#### QUOTED TEXT

CFP: The Art of Neighbouring: Old Crossroads and New Connections along to PRC's Borders

Jointly organized by the Asian Migration Cluster and the Open Cluster, Asia Research Institute, National University of Singapore
Date: 1 – 2 March 2012
Venue: Asia Research Institute, National University of Singapore
Websites: http://www.ari.nus.edu.sg/events_categorydetails.asp?categoryid=6&eventid=1209


What does China’s rise mean for its immediate neighbours? This simple question is what this workshop hopes to address. Reflecting on the PRC’s rapid economic growth, its strategic decisions to foster trade, secure influence and access to natural resources, and its efforts to prevent unrest in the borderlands, this workshop explores the ways in which people’s lives and futures are affected by living along the PRC’s borders.

For local societies situated within zones of contact, the close proximity to the PRC is becoming increasingly relevant. As rising China (the nation, the notion, the buzzword) channels aspirations, triggers fears, and creates opportunities, “the art of neighbouring” becomes a crucial skill in the borderlands – a skill that includes evading, openly opposing, making use of, or renegotiating the border situation.

The shared experience of neighbouring is shaped by the making of borders and their “closures” and “openings”. In the first half of the 20th century, the fuzziness of erstwhile frontier zones was replaced by sharp contours of the ‘geo-bodies’ of nation-states. Political and military conflicts between the PRC and its neighbouring states brought many long-established trans-border relations to a halt; more recently, new stimuli of economic growth and material prosperity readily impelled a momentum of “opening up”. As ancient crossroads emerge as zones of contact and translation again, borderland communities actively engage with new possibilities; they also become targets of new regulatory regimes to “manage” the flows of people and goods between nation states.

This workshop explores the ways in which the closure and re-opening of China’s borders condition the myriad realities of making as well as being China’s neighbours through peace and turmoil. By theorizing “the art of neighbouring”, this workshop offers an alternative perspective to observe the ordering of border practices and strategies, as well as to understand relations between nations, territories, geo-political positionalities, and historical connections.

We invite anthropologists, geographers, historians, political scientists and scholars from associated disciplines to submit paper abstracts to explore the following questions:

• How do new dreams and aspirations about China provoke desires of migration? How are migratory flows to and across national borders encouraged and facilitated?
• How are new regulatory regimes implemented? How do they redefine legality and illicitness, and how are these locally negotiated?
• What are the economic, political and social impacts of Chinese investment, development aid and designated special zones?
• How do newly arrived actors at the periphery engage with “native” borderlanders?

########
#### LISTED RECORDS

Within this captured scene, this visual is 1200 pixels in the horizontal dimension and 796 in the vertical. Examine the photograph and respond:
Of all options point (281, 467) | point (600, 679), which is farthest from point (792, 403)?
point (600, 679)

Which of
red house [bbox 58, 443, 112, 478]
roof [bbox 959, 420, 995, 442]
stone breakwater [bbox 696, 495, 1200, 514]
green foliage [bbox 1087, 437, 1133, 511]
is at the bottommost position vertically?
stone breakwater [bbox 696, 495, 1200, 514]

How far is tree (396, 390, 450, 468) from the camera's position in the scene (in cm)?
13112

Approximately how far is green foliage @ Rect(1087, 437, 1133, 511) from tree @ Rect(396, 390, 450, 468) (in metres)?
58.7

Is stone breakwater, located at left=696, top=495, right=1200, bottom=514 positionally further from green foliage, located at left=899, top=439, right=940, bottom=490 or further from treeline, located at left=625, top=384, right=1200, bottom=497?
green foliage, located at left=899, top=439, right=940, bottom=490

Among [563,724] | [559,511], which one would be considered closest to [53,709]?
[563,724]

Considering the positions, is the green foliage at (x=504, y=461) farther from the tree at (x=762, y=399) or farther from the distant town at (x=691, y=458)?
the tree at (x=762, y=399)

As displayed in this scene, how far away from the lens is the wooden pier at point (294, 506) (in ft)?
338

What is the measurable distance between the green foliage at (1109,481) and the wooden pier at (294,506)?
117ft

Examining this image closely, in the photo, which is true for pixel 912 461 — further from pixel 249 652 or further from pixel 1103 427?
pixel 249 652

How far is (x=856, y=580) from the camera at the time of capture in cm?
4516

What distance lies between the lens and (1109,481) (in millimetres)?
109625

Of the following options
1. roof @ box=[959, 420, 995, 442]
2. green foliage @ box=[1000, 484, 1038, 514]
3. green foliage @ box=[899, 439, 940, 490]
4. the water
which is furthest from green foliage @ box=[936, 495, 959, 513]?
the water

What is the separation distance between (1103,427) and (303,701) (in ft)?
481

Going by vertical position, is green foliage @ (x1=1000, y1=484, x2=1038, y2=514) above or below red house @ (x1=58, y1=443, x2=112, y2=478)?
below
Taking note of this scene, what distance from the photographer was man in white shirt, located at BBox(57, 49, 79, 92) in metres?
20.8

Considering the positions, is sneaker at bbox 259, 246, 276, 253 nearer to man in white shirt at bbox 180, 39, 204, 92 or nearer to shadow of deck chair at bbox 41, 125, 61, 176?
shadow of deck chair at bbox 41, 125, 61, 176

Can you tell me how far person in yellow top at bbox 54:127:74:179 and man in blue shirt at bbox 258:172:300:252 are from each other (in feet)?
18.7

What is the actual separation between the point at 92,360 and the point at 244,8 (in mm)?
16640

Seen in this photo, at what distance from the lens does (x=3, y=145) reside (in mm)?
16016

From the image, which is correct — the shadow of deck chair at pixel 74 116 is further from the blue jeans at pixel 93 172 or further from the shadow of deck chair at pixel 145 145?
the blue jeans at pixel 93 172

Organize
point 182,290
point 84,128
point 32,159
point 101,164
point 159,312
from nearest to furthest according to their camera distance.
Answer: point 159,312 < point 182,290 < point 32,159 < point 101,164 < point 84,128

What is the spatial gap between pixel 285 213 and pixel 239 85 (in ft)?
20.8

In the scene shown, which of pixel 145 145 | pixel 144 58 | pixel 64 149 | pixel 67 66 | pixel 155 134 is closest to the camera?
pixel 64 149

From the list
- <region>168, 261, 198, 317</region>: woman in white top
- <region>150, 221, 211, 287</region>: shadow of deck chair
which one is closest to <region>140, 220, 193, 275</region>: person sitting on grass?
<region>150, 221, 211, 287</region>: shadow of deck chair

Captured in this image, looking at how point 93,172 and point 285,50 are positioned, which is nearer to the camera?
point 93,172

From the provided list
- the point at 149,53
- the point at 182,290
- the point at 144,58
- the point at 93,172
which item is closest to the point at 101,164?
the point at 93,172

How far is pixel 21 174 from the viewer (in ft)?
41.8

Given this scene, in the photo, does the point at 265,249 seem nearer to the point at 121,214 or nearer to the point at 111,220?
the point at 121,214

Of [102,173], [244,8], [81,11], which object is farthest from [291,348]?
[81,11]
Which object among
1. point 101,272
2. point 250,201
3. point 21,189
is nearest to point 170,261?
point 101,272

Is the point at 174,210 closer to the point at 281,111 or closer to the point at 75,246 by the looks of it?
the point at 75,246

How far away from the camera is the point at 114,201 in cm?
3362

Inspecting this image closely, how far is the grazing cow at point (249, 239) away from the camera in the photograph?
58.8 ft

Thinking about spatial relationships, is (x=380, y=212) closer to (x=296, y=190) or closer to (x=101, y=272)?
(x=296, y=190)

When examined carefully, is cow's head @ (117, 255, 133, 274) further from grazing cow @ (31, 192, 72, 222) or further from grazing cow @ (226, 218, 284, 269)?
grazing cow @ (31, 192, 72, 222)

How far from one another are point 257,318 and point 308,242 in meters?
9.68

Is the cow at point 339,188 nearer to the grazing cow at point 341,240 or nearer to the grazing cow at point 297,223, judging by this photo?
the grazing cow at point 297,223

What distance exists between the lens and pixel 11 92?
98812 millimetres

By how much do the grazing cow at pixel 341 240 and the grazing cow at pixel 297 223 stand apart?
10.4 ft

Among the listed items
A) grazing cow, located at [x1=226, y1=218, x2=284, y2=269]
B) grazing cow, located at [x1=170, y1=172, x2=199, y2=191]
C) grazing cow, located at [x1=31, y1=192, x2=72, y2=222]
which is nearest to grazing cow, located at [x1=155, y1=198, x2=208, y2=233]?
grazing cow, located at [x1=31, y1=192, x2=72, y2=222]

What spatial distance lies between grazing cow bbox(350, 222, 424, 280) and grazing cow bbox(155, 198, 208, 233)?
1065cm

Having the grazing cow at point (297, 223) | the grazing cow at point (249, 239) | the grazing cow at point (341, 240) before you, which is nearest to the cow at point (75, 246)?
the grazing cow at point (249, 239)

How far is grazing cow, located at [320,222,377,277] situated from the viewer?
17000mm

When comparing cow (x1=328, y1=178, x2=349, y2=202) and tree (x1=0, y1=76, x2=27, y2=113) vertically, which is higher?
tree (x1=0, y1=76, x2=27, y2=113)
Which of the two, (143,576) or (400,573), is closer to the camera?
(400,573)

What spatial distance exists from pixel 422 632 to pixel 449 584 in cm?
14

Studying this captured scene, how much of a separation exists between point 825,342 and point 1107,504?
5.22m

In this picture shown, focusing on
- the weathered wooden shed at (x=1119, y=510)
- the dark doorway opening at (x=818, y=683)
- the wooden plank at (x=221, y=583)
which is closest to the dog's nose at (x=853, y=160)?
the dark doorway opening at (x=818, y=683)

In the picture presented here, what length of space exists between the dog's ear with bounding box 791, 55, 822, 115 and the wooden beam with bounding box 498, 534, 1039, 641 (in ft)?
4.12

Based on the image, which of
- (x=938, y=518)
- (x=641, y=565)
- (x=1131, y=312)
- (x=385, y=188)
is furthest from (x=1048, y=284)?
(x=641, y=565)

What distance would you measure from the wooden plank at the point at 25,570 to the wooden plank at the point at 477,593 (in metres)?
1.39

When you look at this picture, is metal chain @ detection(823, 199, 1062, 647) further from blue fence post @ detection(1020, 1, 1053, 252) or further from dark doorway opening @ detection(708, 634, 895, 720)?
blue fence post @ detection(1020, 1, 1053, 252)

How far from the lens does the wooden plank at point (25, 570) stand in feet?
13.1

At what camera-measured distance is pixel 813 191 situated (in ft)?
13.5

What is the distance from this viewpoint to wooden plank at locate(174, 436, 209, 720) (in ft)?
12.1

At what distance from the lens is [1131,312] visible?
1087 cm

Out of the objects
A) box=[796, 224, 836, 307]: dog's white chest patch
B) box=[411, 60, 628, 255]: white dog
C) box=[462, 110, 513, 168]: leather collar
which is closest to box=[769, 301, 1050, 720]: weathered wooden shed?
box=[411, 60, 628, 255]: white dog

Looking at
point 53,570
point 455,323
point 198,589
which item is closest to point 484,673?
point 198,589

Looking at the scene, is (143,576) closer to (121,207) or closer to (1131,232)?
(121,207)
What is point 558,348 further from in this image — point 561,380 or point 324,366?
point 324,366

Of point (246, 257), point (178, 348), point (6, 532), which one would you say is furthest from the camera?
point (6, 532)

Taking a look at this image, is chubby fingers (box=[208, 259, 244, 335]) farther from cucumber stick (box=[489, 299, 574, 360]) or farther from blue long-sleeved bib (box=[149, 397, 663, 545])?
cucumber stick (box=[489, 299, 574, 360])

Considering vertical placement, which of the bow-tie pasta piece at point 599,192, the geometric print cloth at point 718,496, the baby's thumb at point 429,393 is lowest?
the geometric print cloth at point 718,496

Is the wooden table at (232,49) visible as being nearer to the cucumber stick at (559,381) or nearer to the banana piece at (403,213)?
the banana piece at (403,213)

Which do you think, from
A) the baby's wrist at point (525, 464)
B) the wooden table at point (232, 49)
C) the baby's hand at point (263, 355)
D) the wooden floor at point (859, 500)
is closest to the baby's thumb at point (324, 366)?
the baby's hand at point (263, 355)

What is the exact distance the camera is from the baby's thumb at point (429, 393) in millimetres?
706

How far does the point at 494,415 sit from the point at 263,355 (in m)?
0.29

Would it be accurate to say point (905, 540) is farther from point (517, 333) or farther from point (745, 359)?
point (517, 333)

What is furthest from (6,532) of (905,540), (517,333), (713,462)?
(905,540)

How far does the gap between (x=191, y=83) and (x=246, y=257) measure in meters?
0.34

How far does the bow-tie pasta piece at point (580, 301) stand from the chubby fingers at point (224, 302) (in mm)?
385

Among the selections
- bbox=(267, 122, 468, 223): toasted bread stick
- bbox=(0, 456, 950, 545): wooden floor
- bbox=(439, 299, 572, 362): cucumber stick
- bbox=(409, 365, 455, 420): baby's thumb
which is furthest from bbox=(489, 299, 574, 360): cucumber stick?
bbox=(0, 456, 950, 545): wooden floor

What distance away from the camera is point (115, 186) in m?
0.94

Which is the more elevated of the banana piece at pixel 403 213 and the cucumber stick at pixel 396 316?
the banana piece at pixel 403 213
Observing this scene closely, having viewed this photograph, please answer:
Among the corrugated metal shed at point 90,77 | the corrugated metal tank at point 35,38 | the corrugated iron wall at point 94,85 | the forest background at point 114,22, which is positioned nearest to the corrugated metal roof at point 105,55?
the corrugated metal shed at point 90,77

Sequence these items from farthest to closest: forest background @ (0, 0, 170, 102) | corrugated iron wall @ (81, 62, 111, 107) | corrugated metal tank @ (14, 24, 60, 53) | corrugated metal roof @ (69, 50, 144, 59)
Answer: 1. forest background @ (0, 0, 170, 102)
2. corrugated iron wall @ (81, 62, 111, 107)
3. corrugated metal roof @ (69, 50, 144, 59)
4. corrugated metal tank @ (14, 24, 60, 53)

########

• **GIVEN EXERCISE 1**
In the call for papers, rename "workshop" as "symposium" and write out the passage between "This workshop explores the ways in which the" and "and historical connections.", inclusive.
• **GIVEN EXERCISE 2**
On what dates is the workshop in the call for papers held?
Answer using only the call for papers.

• **EXERCISE RESULT 1**
This symposium explores the ways in which the closure and re-opening of China’s borders condition the myriad realities of making as well as being China’s neighbours through peace and turmoil. By theorizing “the art of neighbouring”, this symposium offers an alternative perspective to observe the ordering of border practices and strategies, as well as to understand relations between nations, territories, geo-political positionalities, and historical connections.

• **EXERCISE RESULT 2**
1–2 March 2012